Label	Language	Notes
`mya`	Burmese (Unicode)	Myanmar script
`zgi`	Burmese (Zawgyi)	Legacy encoding — not a separate language; use `cvt2uni()`
`ksw`	S'gaw Karen	Myanmar script
`pwo`	Pwo Western Karen	Myanmar script
`kvq`	Geba Karen	Myanmar script (non-Roman version)
`cnh`	Hakha Chin (Lai)	Latin script
`cfm`	Falam Chin	Latin script
`ctd`	Tedim Chin	Latin script
`eky`	Eastern Kayah	Kayah Li script (also handled by Unicode rule)
`shn`	Shan (Tai Yai)	Myanmar block, Shan extension subrange
`kac`	Jingphaw (Kachin)	Latin script
`mnw`	Mon	Myanmar script

Broader SE / South Asia¶

Label	Language
`eng`	English
`hin`	Hindi
`khm`	Khmer
`lao`	Lao
`msa`	Malay
`tam`	Tamil
`tgl`	Tagalog
`tha`	Thai
`vie`	Vietnamese
`zho`	Chinese

Regional & script variants¶

Label	Language
`ban`	Balinese (Latin)
`hnn`	Hanunoo
`sun`	Sundanese (Latin)

Script-rule freebies (27 labels)¶

These are detected by Unicode-block check alone — no ML, no training data needed. Accurate by construction (deterministic).
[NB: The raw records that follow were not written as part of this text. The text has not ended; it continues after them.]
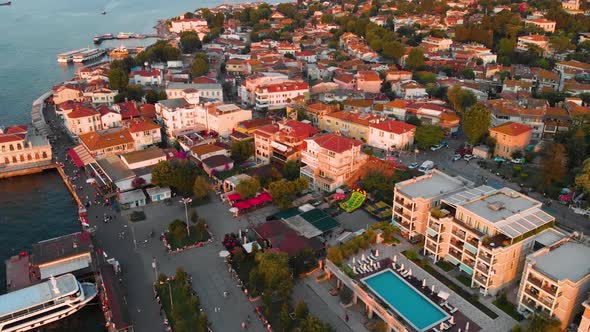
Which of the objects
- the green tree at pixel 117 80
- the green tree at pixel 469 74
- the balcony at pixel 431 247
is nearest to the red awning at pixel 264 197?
the balcony at pixel 431 247

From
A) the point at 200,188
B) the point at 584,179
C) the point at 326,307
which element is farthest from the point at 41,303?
the point at 584,179

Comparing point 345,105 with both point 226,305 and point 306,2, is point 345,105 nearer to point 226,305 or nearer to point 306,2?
point 226,305

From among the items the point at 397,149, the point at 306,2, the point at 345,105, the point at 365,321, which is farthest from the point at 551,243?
the point at 306,2

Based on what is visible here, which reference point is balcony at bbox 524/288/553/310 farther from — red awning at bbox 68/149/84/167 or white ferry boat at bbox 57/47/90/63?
white ferry boat at bbox 57/47/90/63

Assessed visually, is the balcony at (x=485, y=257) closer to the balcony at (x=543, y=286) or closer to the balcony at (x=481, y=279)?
the balcony at (x=481, y=279)

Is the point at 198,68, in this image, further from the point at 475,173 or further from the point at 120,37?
the point at 120,37

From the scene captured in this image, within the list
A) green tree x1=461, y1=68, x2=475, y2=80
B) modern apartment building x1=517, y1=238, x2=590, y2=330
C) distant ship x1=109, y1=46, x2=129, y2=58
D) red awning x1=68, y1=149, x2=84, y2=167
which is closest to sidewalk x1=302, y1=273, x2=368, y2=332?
modern apartment building x1=517, y1=238, x2=590, y2=330
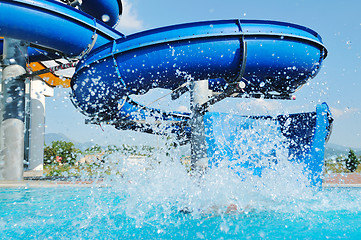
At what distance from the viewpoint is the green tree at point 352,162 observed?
58.1 feet

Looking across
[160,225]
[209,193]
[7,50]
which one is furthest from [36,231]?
[7,50]

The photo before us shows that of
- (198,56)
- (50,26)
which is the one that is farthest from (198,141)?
(50,26)

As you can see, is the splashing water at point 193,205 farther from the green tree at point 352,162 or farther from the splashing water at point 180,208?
the green tree at point 352,162

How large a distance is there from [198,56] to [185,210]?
239 centimetres

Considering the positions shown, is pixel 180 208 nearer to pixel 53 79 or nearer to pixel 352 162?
pixel 53 79

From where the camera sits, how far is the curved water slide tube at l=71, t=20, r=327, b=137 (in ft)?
15.9

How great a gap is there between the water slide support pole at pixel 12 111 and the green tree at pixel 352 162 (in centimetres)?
1692

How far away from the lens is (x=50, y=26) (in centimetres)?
589

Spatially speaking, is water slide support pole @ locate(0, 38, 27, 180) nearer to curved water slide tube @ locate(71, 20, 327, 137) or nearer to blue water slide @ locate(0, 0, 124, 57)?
blue water slide @ locate(0, 0, 124, 57)

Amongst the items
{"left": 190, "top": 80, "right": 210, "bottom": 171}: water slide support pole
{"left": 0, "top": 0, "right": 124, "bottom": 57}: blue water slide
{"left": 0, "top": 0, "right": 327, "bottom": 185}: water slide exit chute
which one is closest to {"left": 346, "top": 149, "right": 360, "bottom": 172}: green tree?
{"left": 190, "top": 80, "right": 210, "bottom": 171}: water slide support pole

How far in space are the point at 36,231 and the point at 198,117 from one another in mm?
4633

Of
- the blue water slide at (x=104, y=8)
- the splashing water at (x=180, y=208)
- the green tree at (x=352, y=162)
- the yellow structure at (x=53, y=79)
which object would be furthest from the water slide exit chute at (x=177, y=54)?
the green tree at (x=352, y=162)

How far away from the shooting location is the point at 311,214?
3.95m

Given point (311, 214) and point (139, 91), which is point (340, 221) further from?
point (139, 91)
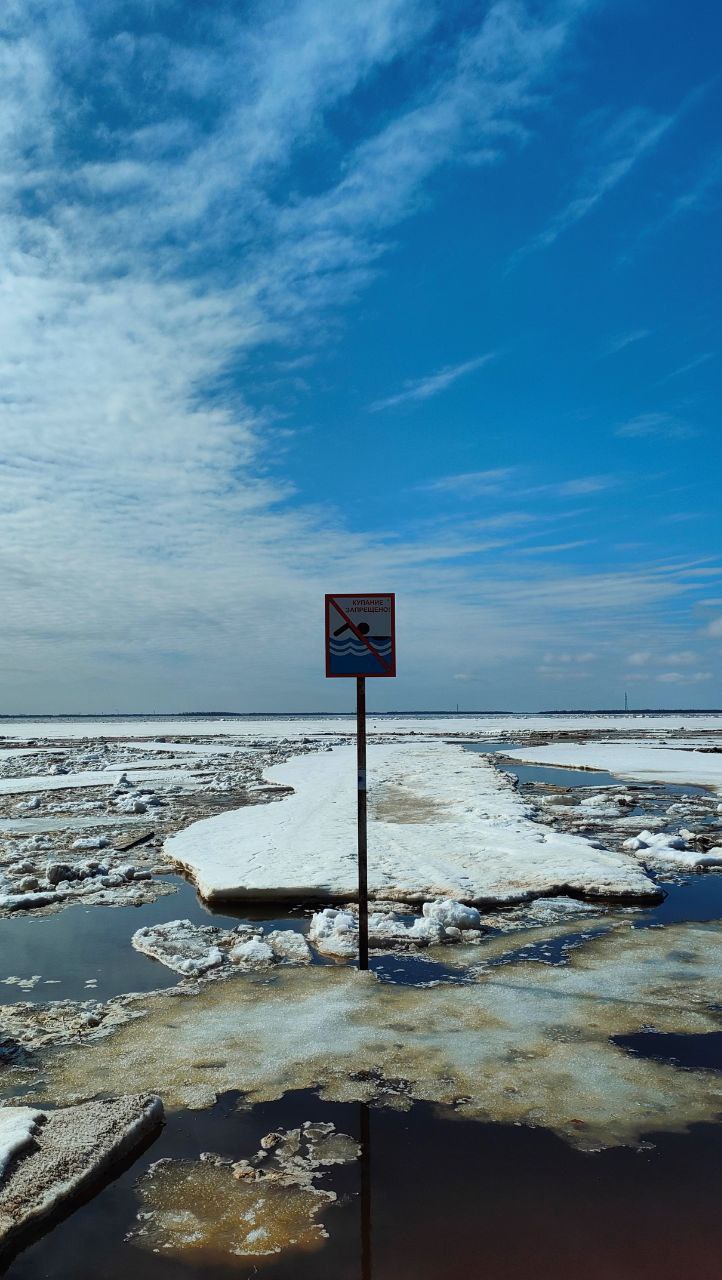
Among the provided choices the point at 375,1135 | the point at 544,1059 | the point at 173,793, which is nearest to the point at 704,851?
the point at 544,1059

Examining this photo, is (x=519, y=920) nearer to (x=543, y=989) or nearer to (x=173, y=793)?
(x=543, y=989)

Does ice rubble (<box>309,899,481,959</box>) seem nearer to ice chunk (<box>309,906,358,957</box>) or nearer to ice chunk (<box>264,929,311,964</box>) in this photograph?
ice chunk (<box>309,906,358,957</box>)

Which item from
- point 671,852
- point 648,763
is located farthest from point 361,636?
point 648,763

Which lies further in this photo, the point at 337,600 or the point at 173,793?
the point at 173,793

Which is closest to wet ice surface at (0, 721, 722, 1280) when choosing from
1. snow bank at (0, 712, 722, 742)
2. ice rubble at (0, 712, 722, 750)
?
ice rubble at (0, 712, 722, 750)

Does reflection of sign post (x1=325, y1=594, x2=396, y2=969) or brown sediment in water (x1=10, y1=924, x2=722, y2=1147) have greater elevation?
reflection of sign post (x1=325, y1=594, x2=396, y2=969)

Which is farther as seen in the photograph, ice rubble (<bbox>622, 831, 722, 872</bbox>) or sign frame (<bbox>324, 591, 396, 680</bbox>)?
ice rubble (<bbox>622, 831, 722, 872</bbox>)

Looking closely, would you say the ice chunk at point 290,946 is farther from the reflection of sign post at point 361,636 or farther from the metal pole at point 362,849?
the reflection of sign post at point 361,636

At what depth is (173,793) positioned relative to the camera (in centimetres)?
2030

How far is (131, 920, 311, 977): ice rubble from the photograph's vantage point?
661cm

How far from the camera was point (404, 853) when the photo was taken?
10.7 meters

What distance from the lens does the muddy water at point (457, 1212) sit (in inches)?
115

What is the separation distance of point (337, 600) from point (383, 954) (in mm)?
3192

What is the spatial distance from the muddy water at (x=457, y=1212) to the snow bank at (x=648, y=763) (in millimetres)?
19327
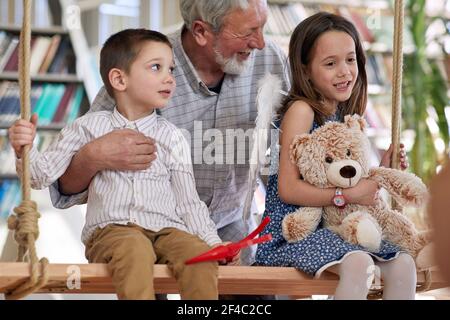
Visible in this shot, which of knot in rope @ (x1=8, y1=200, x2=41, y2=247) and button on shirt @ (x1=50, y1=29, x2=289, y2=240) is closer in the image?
knot in rope @ (x1=8, y1=200, x2=41, y2=247)


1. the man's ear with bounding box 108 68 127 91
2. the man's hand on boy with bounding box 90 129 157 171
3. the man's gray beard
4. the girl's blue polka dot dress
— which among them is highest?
the man's gray beard

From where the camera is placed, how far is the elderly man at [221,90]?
5.92 feet

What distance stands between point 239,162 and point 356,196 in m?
0.47

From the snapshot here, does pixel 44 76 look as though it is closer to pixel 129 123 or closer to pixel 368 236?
pixel 129 123

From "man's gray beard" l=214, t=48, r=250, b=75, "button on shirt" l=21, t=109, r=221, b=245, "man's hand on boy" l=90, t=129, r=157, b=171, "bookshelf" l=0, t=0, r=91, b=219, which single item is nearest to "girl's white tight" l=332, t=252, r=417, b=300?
"button on shirt" l=21, t=109, r=221, b=245

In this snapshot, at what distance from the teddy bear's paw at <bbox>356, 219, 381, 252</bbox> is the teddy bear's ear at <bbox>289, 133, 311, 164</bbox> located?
0.56ft

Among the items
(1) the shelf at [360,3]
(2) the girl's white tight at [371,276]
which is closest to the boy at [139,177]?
(2) the girl's white tight at [371,276]

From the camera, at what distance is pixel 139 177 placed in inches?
58.2

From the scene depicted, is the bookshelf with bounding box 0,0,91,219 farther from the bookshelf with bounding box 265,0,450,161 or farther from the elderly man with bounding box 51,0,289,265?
the elderly man with bounding box 51,0,289,265

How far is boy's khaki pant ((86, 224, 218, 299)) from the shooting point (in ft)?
3.97

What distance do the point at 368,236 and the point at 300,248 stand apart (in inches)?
4.7

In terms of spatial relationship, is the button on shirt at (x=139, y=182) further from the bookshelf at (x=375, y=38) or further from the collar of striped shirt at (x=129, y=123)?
the bookshelf at (x=375, y=38)
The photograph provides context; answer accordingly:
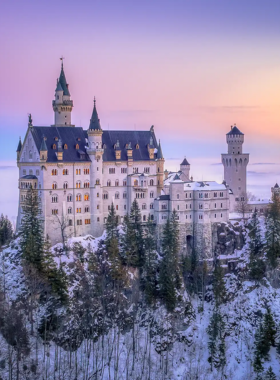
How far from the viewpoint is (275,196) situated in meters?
115

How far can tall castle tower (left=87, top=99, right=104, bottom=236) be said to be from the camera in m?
108

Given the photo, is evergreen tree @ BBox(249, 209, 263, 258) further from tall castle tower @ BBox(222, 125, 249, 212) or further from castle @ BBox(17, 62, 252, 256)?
tall castle tower @ BBox(222, 125, 249, 212)

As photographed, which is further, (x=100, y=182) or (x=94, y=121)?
(x=100, y=182)

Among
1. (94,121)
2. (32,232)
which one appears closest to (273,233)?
(94,121)

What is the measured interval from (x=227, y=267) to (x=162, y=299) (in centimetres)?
1588

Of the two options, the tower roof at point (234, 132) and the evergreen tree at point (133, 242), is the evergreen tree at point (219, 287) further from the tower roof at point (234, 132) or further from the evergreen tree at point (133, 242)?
the tower roof at point (234, 132)

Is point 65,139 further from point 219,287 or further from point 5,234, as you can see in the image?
point 219,287

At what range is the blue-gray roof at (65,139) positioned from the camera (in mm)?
104750

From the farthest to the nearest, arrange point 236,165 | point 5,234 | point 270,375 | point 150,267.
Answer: point 236,165 < point 5,234 < point 150,267 < point 270,375

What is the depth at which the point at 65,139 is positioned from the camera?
107312 mm

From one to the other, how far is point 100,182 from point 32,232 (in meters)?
16.5

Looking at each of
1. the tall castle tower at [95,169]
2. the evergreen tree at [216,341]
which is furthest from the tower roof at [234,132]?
the evergreen tree at [216,341]

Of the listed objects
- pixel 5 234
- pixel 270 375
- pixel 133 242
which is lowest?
pixel 270 375

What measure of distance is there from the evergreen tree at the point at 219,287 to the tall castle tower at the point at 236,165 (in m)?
23.4
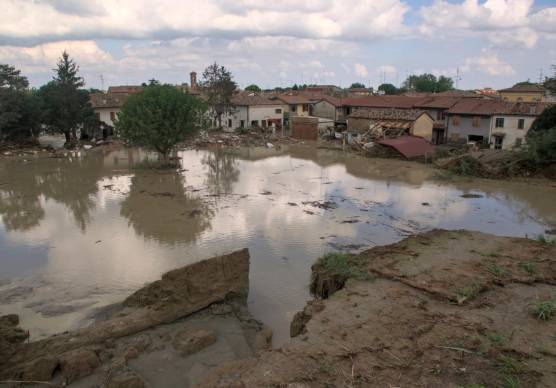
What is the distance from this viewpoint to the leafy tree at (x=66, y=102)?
4069 centimetres

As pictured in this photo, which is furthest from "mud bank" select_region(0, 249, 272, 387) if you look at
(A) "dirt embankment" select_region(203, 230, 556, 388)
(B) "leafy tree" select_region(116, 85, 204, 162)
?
(B) "leafy tree" select_region(116, 85, 204, 162)

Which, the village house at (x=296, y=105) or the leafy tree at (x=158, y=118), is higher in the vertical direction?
the village house at (x=296, y=105)

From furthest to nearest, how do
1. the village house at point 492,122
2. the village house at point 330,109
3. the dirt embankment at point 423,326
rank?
1. the village house at point 330,109
2. the village house at point 492,122
3. the dirt embankment at point 423,326

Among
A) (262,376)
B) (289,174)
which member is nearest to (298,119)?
(289,174)

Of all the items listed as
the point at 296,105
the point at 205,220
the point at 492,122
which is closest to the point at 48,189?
the point at 205,220

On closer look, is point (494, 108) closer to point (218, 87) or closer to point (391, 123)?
point (391, 123)

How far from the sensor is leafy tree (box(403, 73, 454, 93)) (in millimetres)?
88312

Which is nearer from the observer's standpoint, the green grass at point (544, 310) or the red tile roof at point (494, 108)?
the green grass at point (544, 310)

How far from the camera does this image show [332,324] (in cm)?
909

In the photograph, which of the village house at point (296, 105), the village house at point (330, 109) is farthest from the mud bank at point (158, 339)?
the village house at point (296, 105)

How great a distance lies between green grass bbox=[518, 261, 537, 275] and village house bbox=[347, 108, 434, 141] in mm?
30145

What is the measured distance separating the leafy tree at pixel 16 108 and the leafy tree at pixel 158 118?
14079mm

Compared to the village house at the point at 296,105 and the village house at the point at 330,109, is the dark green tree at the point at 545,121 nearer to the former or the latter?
the village house at the point at 330,109

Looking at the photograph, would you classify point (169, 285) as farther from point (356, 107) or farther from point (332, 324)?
point (356, 107)
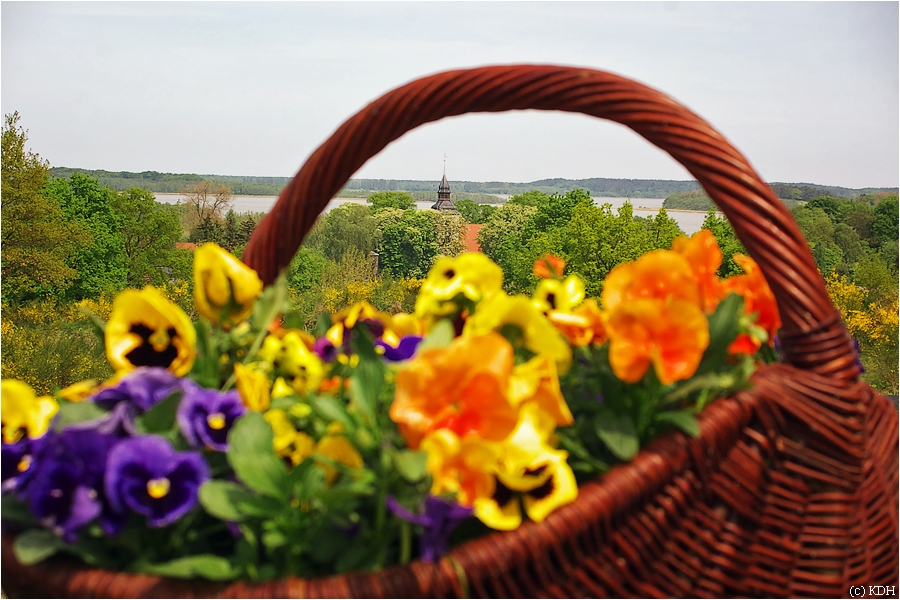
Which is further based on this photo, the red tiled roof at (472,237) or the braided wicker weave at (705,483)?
the red tiled roof at (472,237)

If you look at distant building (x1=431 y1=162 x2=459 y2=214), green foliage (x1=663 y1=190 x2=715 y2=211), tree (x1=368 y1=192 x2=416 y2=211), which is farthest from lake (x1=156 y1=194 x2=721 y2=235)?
distant building (x1=431 y1=162 x2=459 y2=214)

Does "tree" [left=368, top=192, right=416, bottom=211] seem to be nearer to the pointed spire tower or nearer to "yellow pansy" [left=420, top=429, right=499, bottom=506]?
the pointed spire tower

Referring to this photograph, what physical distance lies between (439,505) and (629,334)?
223mm

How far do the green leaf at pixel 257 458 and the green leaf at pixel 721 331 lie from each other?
1.27 ft

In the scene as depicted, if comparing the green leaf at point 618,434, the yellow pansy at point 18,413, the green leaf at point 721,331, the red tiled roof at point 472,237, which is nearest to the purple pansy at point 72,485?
the yellow pansy at point 18,413

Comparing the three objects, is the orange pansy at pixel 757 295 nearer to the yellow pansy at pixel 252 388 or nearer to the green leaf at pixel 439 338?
the green leaf at pixel 439 338

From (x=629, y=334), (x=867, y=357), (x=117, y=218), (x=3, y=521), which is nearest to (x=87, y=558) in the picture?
(x=3, y=521)

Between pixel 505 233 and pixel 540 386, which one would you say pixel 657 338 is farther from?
pixel 505 233

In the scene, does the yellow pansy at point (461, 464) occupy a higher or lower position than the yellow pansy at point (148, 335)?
lower

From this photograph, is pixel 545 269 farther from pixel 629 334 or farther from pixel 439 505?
pixel 439 505

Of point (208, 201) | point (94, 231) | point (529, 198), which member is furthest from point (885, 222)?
point (94, 231)

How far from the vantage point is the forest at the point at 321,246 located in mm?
11102

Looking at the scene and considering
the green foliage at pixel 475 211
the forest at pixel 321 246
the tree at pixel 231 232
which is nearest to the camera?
the forest at pixel 321 246

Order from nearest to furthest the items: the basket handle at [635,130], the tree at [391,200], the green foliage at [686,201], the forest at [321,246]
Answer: the basket handle at [635,130], the forest at [321,246], the green foliage at [686,201], the tree at [391,200]
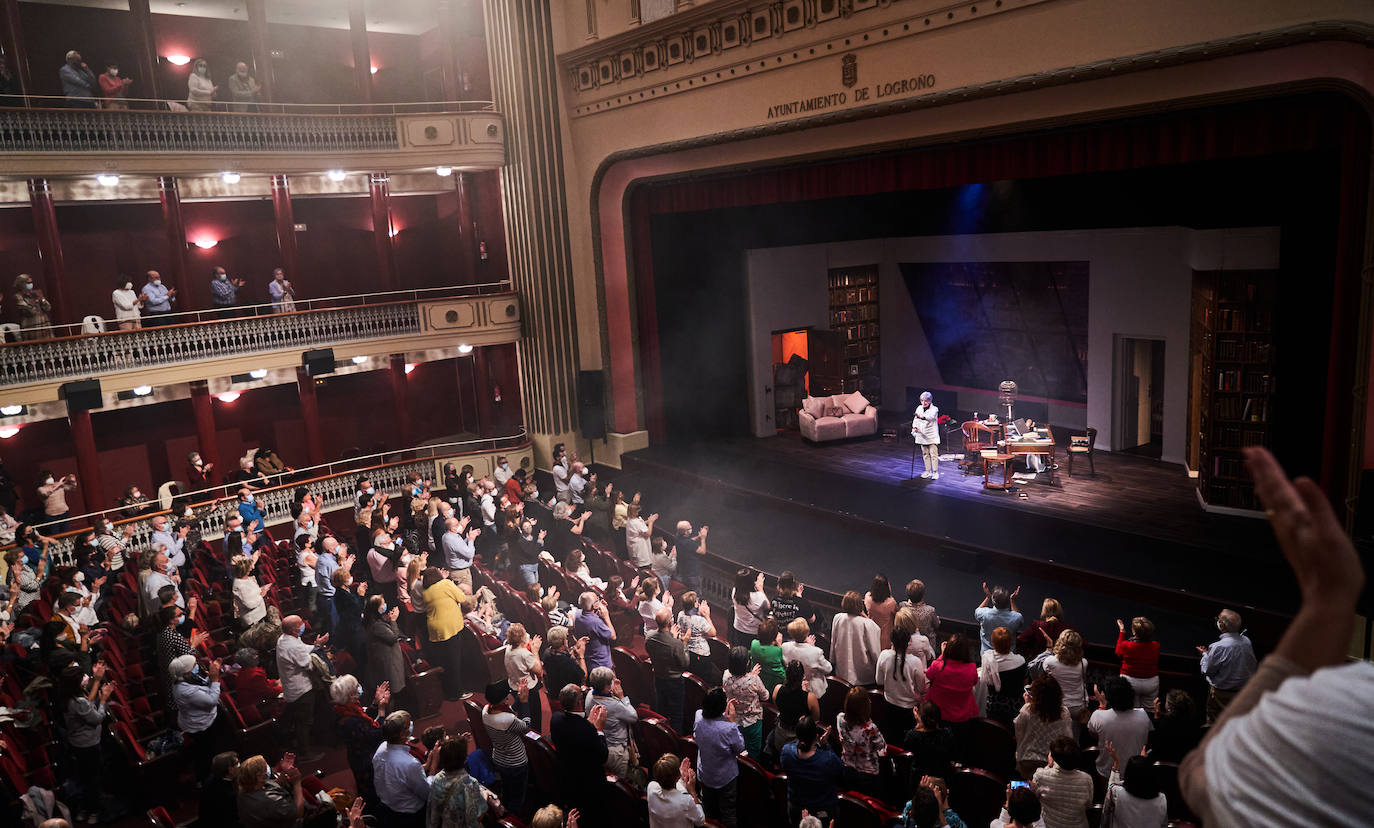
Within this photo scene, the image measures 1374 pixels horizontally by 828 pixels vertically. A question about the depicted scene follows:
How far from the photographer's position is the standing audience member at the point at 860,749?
209 inches

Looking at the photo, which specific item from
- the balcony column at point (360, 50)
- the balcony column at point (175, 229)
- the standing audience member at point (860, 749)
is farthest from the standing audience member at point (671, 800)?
the balcony column at point (360, 50)

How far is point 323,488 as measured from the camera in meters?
15.2

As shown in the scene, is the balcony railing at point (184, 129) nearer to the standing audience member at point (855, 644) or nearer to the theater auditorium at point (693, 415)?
the theater auditorium at point (693, 415)

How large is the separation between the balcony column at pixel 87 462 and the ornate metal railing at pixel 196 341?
1.02 metres

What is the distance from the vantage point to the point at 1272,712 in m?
1.21

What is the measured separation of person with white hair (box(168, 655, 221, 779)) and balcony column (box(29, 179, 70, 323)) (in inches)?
404

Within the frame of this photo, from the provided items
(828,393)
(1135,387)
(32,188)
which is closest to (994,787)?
(1135,387)

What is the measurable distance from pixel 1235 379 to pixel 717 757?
8308 millimetres

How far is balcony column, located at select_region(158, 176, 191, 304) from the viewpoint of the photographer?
49.8 ft

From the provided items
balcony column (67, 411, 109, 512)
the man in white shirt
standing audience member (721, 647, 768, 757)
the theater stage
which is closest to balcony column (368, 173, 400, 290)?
balcony column (67, 411, 109, 512)

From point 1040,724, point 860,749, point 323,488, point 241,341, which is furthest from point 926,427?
point 241,341

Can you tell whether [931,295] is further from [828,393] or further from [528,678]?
[528,678]

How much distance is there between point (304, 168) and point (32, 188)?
373cm

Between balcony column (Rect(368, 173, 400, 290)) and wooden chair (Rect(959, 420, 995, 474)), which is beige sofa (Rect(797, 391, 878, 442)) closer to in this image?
wooden chair (Rect(959, 420, 995, 474))
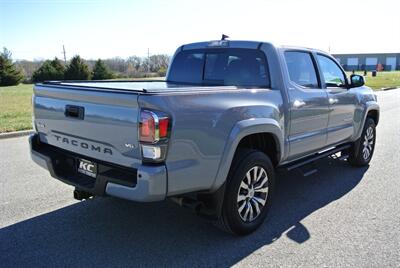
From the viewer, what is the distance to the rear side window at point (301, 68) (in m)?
4.49

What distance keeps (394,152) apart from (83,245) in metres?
6.26

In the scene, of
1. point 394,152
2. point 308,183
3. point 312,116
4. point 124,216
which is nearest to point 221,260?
point 124,216

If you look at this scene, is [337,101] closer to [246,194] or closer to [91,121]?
[246,194]

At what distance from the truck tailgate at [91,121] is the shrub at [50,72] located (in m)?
39.8

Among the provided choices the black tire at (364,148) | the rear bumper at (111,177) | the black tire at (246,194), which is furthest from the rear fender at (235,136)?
the black tire at (364,148)

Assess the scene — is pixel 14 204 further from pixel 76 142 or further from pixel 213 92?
pixel 213 92

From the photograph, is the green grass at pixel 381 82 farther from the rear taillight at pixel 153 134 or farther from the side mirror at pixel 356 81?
the rear taillight at pixel 153 134

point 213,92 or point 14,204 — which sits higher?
point 213,92

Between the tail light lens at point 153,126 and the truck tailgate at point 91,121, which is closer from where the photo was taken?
the tail light lens at point 153,126

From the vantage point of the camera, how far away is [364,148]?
6367 mm

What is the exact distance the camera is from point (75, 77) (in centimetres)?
4138

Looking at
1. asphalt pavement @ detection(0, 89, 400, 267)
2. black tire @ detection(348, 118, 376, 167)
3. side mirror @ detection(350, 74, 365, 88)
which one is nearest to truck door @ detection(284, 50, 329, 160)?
asphalt pavement @ detection(0, 89, 400, 267)

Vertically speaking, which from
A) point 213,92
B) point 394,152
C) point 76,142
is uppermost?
point 213,92

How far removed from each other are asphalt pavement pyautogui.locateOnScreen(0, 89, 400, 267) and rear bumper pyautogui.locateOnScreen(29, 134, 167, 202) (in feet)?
1.97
Already in the trained set, but caught by rule first (faster)¶

hin Devanagari · tam Tamil · tha Thai · lao Lao · khm Khmer · eky Kayah Li · zho CJK

New labels added via script rule¶

Label	Language	Script block
`kor`	Korean	Hangul (U+AC00–D7AF)
`jpn`	Japanese	Hiragana + Katakana
`ell`	Greek	Greek + Greek Extended
`heb`	Hebrew	Hebrew + presentation forms
`hye`	Armenian	Armenian
`kat`	Georgian	Georgian
`amh`	Amharic	Ethiopic
`sin`	Sinhala	Sinhala
`bod`	Tibetan	Tibetan
`chr`	Cherokee	Cherokee
`nqo`	N'Ko	N'Ko
`mon`	Mongolian (traditional script)	Mongolian
`vai`	Vai	Vai
`ff`	Fulani (Adlam)	Adlam
`mww`	Hmong	Pahawh Hmong
`bax`	Bamum	Bamum
`lep`	Lepcha	Lepcha
`lif`	Limbu	Limbu
`saz`	Saurashtra	Saurashtra
`bug`	Buginese	Buginese
`jav`	Javanese (script)	Javanese
`cjm`	Cham	Cham
`mni`	Meetei (Manipuri)	Meetei Mayek
`nod`	Lanna (Northern Thai)	Tai Tham
`sat`	Santali	Ol Chiki
`khb`	Tai Lue	New Tai Lue
`tdd`	Tai Nüa	Tai Le

Adding more monopoly-script languages is a one-line addition to SCRIPT_RULES in ricelang/scripts.py — see Hierarchical detector.

Languages not supported¶

The following are deliberately omitted because text-only character-n-gram detection cannot meaningfully distinguish them from a sibling language already in the set (the text is often literally identical):

Indonesian (ind) — shares ~80% vocabulary with msa. "Terima kasih" is grammatical Malay and grammatical Indonesian.
Rakhine (rki) — uses the same Myanmar script as mya and many short phrases are interchangeable.
Chinese Traditional (zho_hant) — most characters are identical to Simplified; the difference only shows up on a small set of specific characters.

For these cases, caller-side metadata (region, user profile, surrounding text) is the right disambiguator, not the model.

Mon detection¶

mnw is sourced from the Mon Wikipedia dump (135k paragraphs), not YouVersion (Mon has no Bible on the platform). All other trained labels come from YouVersion Bible scrapes.